:: Short exercise ::
Write out the lines below as a JSON list of strings, one string per line, leaving out blank lines and the pictures.

======== Dataset

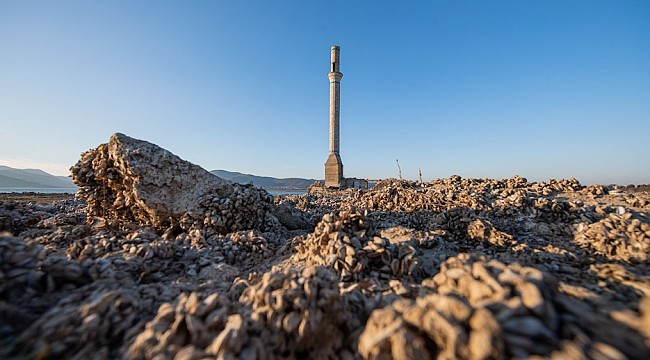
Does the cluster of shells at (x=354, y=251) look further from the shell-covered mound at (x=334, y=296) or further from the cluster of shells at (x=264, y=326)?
the cluster of shells at (x=264, y=326)

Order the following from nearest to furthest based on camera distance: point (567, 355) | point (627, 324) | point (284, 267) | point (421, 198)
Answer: point (567, 355) < point (627, 324) < point (284, 267) < point (421, 198)

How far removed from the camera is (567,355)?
4.46 feet

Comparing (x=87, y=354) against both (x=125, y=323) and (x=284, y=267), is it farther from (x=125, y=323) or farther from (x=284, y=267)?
(x=284, y=267)

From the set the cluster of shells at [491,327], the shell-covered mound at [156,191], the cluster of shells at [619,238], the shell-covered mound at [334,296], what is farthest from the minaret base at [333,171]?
the cluster of shells at [491,327]

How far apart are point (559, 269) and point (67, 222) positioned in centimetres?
1193

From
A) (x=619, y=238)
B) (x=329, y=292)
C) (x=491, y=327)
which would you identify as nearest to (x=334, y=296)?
(x=329, y=292)

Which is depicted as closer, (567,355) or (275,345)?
(567,355)

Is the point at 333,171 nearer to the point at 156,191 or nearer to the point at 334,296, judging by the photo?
the point at 156,191

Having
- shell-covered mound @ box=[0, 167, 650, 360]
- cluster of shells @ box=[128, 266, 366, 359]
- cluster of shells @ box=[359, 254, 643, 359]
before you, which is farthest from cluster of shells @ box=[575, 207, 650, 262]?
cluster of shells @ box=[128, 266, 366, 359]

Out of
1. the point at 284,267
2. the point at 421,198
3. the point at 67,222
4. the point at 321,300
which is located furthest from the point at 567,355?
the point at 67,222

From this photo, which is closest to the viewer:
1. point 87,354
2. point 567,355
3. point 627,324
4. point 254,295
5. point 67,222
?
point 567,355

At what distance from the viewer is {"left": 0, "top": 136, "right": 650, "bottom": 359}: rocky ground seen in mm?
1619

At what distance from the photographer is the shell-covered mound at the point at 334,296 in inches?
63.3

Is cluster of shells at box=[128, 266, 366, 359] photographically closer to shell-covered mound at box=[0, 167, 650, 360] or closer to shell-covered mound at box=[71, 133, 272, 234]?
shell-covered mound at box=[0, 167, 650, 360]
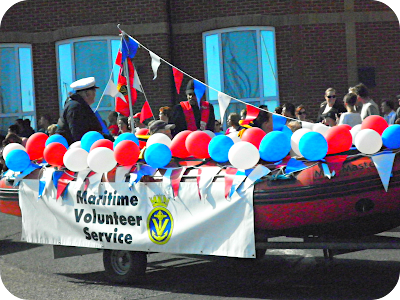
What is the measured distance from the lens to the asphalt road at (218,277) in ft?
18.8

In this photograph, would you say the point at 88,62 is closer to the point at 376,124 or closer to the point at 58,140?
the point at 58,140

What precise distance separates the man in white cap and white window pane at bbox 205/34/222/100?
833cm

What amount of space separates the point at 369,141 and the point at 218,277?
7.03ft

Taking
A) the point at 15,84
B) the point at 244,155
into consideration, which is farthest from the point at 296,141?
the point at 15,84

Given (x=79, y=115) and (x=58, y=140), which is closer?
(x=58, y=140)

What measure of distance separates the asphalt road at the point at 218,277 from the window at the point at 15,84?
357 inches

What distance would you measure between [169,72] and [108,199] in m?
9.30

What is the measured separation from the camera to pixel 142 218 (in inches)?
238

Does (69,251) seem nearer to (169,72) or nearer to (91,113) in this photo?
(91,113)

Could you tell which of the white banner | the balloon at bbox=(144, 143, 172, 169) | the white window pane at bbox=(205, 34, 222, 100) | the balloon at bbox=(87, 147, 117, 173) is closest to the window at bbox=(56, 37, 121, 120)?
the white window pane at bbox=(205, 34, 222, 100)

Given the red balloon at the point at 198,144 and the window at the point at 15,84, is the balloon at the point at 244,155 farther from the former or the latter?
the window at the point at 15,84

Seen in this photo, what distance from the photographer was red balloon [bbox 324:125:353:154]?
215 inches

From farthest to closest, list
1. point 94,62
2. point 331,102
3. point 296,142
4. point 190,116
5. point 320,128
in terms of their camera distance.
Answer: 1. point 94,62
2. point 331,102
3. point 190,116
4. point 320,128
5. point 296,142

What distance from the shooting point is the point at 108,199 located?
20.5 feet
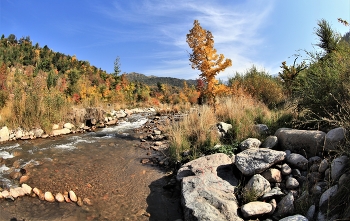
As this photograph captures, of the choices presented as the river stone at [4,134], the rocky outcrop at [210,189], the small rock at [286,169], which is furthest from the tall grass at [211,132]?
the river stone at [4,134]

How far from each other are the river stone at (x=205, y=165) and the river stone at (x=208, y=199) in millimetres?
168

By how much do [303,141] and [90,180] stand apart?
11.7 feet

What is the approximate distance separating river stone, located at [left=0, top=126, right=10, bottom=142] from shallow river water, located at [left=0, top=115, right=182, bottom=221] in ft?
0.88

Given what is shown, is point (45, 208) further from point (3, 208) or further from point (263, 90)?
point (263, 90)

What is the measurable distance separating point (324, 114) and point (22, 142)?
7088mm

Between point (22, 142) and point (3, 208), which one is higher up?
point (22, 142)

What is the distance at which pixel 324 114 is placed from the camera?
4.07m

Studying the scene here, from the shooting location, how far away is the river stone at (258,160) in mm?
3331

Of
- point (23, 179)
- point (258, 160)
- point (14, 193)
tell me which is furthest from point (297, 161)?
point (23, 179)

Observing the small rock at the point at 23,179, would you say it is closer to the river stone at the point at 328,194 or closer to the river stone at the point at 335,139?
the river stone at the point at 328,194

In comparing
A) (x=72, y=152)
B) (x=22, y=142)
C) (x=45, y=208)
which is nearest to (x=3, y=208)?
(x=45, y=208)

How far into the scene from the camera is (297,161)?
334 centimetres

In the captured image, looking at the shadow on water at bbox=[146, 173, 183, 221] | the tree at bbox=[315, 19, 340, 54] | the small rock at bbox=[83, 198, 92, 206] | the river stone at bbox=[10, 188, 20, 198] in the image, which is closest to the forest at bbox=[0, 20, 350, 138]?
the tree at bbox=[315, 19, 340, 54]

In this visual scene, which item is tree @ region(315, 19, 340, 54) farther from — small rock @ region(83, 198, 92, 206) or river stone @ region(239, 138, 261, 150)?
small rock @ region(83, 198, 92, 206)
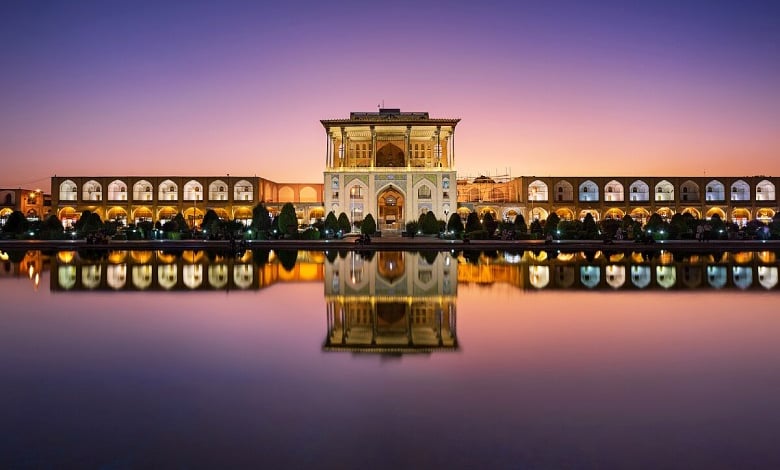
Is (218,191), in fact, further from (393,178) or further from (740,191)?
(740,191)

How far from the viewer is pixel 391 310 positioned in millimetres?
7441

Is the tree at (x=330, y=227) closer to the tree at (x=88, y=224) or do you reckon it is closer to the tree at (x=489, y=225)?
the tree at (x=489, y=225)

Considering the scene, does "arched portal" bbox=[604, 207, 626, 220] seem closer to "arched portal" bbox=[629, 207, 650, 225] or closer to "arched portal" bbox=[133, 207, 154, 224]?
"arched portal" bbox=[629, 207, 650, 225]

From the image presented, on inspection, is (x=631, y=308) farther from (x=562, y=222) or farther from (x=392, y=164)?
(x=392, y=164)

================

:: Solution to the problem ::
[
  "Does the cluster of shells at (x=354, y=251) look further from the shell-covered mound at (x=334, y=296) or further from the cluster of shells at (x=264, y=326)?",
  "the cluster of shells at (x=264, y=326)",
  "Order the following from nearest to furthest based on camera distance: point (567, 355) | point (627, 324) | point (284, 267) | point (421, 198)",
  "Answer: point (567, 355) < point (627, 324) < point (284, 267) < point (421, 198)",
  "How far removed from the camera is (567,355)?",
  "4.46 feet",
  "Comparing (x=87, y=354) against both (x=125, y=323) and (x=284, y=267), is it farther from (x=125, y=323) or farther from (x=284, y=267)?",
  "(x=284, y=267)",
  "From the set the cluster of shells at [491,327], the shell-covered mound at [156,191], the cluster of shells at [619,238], the shell-covered mound at [334,296], what is farthest from the minaret base at [333,171]?",
  "the cluster of shells at [491,327]",
  "How far apart are point (559, 269) and point (67, 222) positioned in centimetres?",
  "1193",
  "From",
  "A) (x=619, y=238)",
  "B) (x=329, y=292)",
  "C) (x=491, y=327)",
  "which would you identify as nearest to (x=334, y=296)?",
  "(x=329, y=292)",
  "Which is depicted as closer, (567,355) or (275,345)?",
  "(567,355)",
  "Is the point at 333,171 nearer to the point at 156,191 or nearer to the point at 334,296, judging by the photo?",
  "the point at 156,191",
  "Having",
  "- shell-covered mound @ box=[0, 167, 650, 360]",
  "- cluster of shells @ box=[128, 266, 366, 359]",
  "- cluster of shells @ box=[359, 254, 643, 359]",
  "before you, which is farthest from cluster of shells @ box=[575, 207, 650, 262]?",
  "cluster of shells @ box=[128, 266, 366, 359]",
  "Out of",
  "1. the point at 284,267",
  "2. the point at 421,198",
  "3. the point at 67,222",
  "4. the point at 321,300",
  "which is located furthest from the point at 567,355?",
  "the point at 67,222",
  "From this photo, which is closest to the viewer:",
  "1. point 87,354",
  "2. point 567,355",
  "3. point 627,324",
  "4. point 254,295",
  "5. point 67,222",
  "?",
  "point 567,355",
  "At what distance from the viewer is {\"left\": 0, \"top\": 136, \"right\": 650, \"bottom\": 359}: rocky ground seen in mm?",
  "1619",
  "At what distance from the photographer is the shell-covered mound at the point at 334,296 in inches?",
  "63.3",
  "Is cluster of shells at box=[128, 266, 366, 359] photographically closer to shell-covered mound at box=[0, 167, 650, 360] or closer to shell-covered mound at box=[71, 133, 272, 234]?",
  "shell-covered mound at box=[0, 167, 650, 360]",
  "What is the measured distance from the lens to the asphalt road at (218,277) in ft?",
  "18.8",
  "In this photograph, would you say the point at 88,62 is closer to the point at 376,124 or closer to the point at 58,140?",
  "the point at 58,140",
  "What precise distance separates the man in white cap and white window pane at bbox 205/34/222/100?",
  "833cm",
  "What amount of space separates the point at 369,141 and the point at 218,277?",
  "7.03ft",
  "Taking",
  "A) the point at 15,84",
  "B) the point at 244,155",
  "into consideration, which is farthest from the point at 296,141?",
  "the point at 15,84",
  "Given (x=79, y=115) and (x=58, y=140), which is closer?",
  "(x=58, y=140)",
  "What measure of distance separates the asphalt road at the point at 218,277 from the window at the point at 15,84?",
  "357 inches",
  "What distance would you measure between [169,72] and [108,199] in m?",
  "9.30",
  "What is the measured separation from the camera to pixel 142 218 (in inches)?",
  "238",
  "Does (69,251) seem nearer to (169,72) or nearer to (91,113) in this photo?",
  "(91,113)",
  "Could you tell which of the white banner | the balloon at bbox=(144, 143, 172, 169) | the white window pane at bbox=(205, 34, 222, 100) | the balloon at bbox=(87, 147, 117, 173) is closest to the window at bbox=(56, 37, 121, 120)?",
  "the white window pane at bbox=(205, 34, 222, 100)",
  "Given the red balloon at the point at 198,144 and the window at the point at 15,84, is the balloon at the point at 244,155 farther from the former or the latter?",
  "the window at the point at 15,84",
  "Seen in this photo, what distance from the photographer was red balloon [bbox 324:125:353:154]?",
  "215 inches",
  "From farthest to closest, list",
  "1. point 94,62",
  "2. point 331,102",
  "3. point 296,142",
  "4. point 190,116",
  "5. point 320,128",
  "in terms of their camera distance.",
  "Answer: 1. point 94,62",
  "2. point 331,102",
  "3. point 190,116",
  "4. point 320,128",
  "5. point 296,142",
  "What distance from the shooting point is the point at 108,199 located?",
  "20.5 feet",
  "As this photograph captures, of the choices presented as the river stone at [4,134], the rocky outcrop at [210,189], the small rock at [286,169], which is furthest from the tall grass at [211,132]?",
  "the river stone at [4,134]",
  "How far from each other are the river stone at (x=205, y=165) and the river stone at (x=208, y=199) in millimetres?",
  "168",
  "By how much do [303,141] and [90,180] stand apart?",
  "11.7 feet",
  "What is the approximate distance separating river stone, located at [left=0, top=126, right=10, bottom=142] from shallow river water, located at [left=0, top=115, right=182, bottom=221] in ft?",
  "0.88",
  "Given what is shown, is point (45, 208) further from point (3, 208) or further from point (263, 90)?",
  "point (263, 90)",
  "What is the measurable distance separating point (324, 114) and point (22, 142)?",
  "7088mm",
  "Between point (22, 142) and point (3, 208), which one is higher up?",
  "point (22, 142)",
  "What is the distance at which pixel 324 114 is placed from the camera?",
  "4.07m",
  "Studying the scene here, from the shooting location, how far away is the river stone at (258,160) in mm?",
  "3331",
  "Of",
  "- point (23, 179)",
  "- point (258, 160)",
  "- point (14, 193)",
  "tell me which is furthest from point (297, 161)?",
  "point (23, 179)",
  "Observing the small rock at the point at 23,179, would you say it is closer to the river stone at the point at 328,194 or closer to the river stone at the point at 335,139?",
  "the river stone at the point at 328,194",
  "In comparing",
  "A) (x=72, y=152)",
  "B) (x=22, y=142)",
  "C) (x=45, y=208)",
  "which is nearest to (x=3, y=208)?",
  "(x=45, y=208)",
  "How far into the scene from the camera is (297,161)?",
  "334 centimetres",
  "In the captured image, looking at the shadow on water at bbox=[146, 173, 183, 221] | the tree at bbox=[315, 19, 340, 54] | the small rock at bbox=[83, 198, 92, 206] | the river stone at bbox=[10, 188, 20, 198] in the image, which is closest to the forest at bbox=[0, 20, 350, 138]?",
  "the tree at bbox=[315, 19, 340, 54]",
  "In this visual scene, which item is tree @ region(315, 19, 340, 54) farther from — small rock @ region(83, 198, 92, 206) or river stone @ region(239, 138, 261, 150)?",
  "small rock @ region(83, 198, 92, 206)",
  "Is (218,191), in fact, further from (393,178) or further from (740,191)?",
  "(740,191)",
  "How far from the viewer is pixel 391 310 positioned in millimetres?",
  "7441",
  "Is the tree at (x=330, y=227) closer to the tree at (x=88, y=224) or do you reckon it is closer to the tree at (x=489, y=225)?",
  "the tree at (x=489, y=225)",
  "Considering the scene, does \"arched portal\" bbox=[604, 207, 626, 220] seem closer to \"arched portal\" bbox=[629, 207, 650, 225] or closer to \"arched portal\" bbox=[133, 207, 154, 224]?",
  "\"arched portal\" bbox=[629, 207, 650, 225]",
  "From the image presented, on inspection, is (x=631, y=308) farther from (x=562, y=222) or farther from (x=392, y=164)?",
  "(x=392, y=164)"
]